**Your objective**.
Copy all of the material below line for line, without changing a single character.

(Saved entries)
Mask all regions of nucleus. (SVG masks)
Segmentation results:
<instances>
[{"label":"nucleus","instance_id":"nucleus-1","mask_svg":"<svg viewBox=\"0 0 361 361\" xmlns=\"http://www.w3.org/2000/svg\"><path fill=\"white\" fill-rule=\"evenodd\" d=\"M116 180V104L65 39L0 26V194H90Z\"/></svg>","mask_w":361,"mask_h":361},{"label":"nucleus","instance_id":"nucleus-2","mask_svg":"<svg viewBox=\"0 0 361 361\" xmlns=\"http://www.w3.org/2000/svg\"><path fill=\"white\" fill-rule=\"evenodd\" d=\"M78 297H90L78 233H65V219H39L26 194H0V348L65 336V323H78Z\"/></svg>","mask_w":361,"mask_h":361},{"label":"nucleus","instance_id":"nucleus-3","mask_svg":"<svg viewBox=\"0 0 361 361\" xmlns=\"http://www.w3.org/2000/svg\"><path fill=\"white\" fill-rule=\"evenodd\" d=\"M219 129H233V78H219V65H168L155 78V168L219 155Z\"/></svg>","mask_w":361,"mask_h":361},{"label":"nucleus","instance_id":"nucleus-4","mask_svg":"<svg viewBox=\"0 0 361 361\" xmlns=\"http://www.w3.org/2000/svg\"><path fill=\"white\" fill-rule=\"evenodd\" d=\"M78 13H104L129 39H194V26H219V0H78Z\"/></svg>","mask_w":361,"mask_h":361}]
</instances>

**Completed exercise**.
Mask all regions of nucleus. (SVG masks)
Segmentation results:
<instances>
[{"label":"nucleus","instance_id":"nucleus-1","mask_svg":"<svg viewBox=\"0 0 361 361\" xmlns=\"http://www.w3.org/2000/svg\"><path fill=\"white\" fill-rule=\"evenodd\" d=\"M116 180V104L65 39L0 26V194H90Z\"/></svg>","mask_w":361,"mask_h":361},{"label":"nucleus","instance_id":"nucleus-2","mask_svg":"<svg viewBox=\"0 0 361 361\" xmlns=\"http://www.w3.org/2000/svg\"><path fill=\"white\" fill-rule=\"evenodd\" d=\"M78 297H90L78 233H65V219H39L26 194H0V348L65 336V323H78Z\"/></svg>","mask_w":361,"mask_h":361},{"label":"nucleus","instance_id":"nucleus-3","mask_svg":"<svg viewBox=\"0 0 361 361\" xmlns=\"http://www.w3.org/2000/svg\"><path fill=\"white\" fill-rule=\"evenodd\" d=\"M219 129H233V78H219V65H168L155 78V168L219 155Z\"/></svg>","mask_w":361,"mask_h":361},{"label":"nucleus","instance_id":"nucleus-4","mask_svg":"<svg viewBox=\"0 0 361 361\" xmlns=\"http://www.w3.org/2000/svg\"><path fill=\"white\" fill-rule=\"evenodd\" d=\"M78 13H104L129 39H194V26H219V0H78Z\"/></svg>","mask_w":361,"mask_h":361}]
</instances>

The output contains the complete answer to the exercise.